**Records supplied**
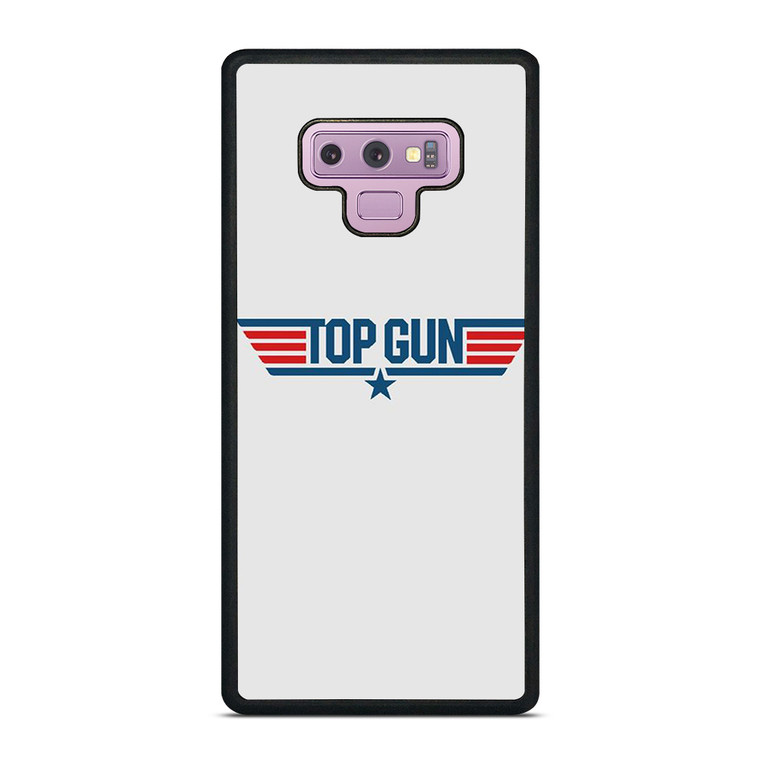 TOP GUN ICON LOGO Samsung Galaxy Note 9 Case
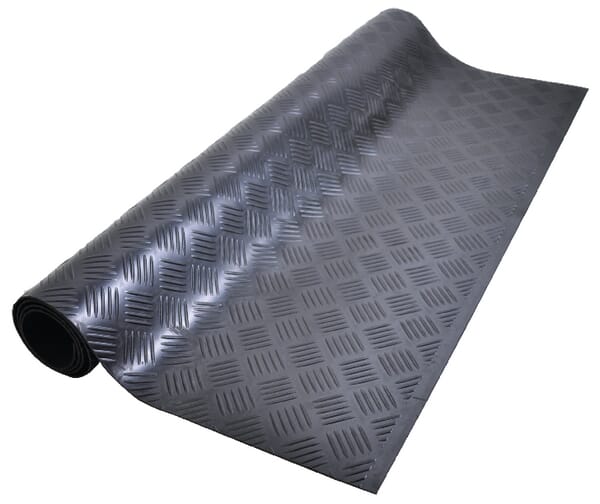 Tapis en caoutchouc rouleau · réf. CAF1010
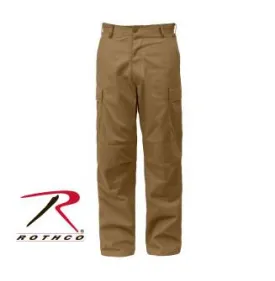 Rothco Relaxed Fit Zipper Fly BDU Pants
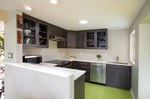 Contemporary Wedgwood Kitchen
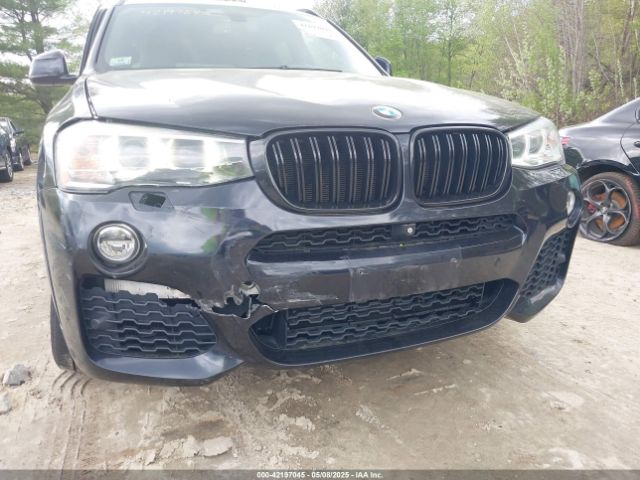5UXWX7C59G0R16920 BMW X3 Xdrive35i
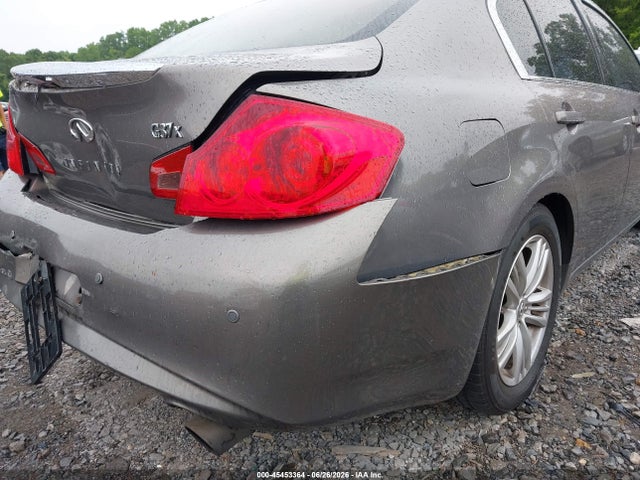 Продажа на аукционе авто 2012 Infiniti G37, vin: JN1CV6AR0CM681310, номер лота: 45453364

* * *

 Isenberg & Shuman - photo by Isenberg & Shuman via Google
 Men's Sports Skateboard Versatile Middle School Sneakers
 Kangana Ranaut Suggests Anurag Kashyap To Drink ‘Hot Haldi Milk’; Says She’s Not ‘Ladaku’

**Task description**
The stretch to restate runs from the line above containing "Tapis en caoutchouc rouleau · réf. CAF1010" through the line containing "Продажа на аукционе". Copy it word for word, ends included, without pictures.

**Answer section**
 Tapis en caoutchouc rouleau · réf. CAF1010
 Rothco Relaxed Fit Zipper Fly BDU Pants
 Contemporary Wedgwood Kitchen
5UXWX7C59G0R16920 BMW X3 Xdrive35i
 Продажа на аукционе авто 2012 Infiniti G37, vin: JN1CV6AR0CM681310, номер лота: 45453364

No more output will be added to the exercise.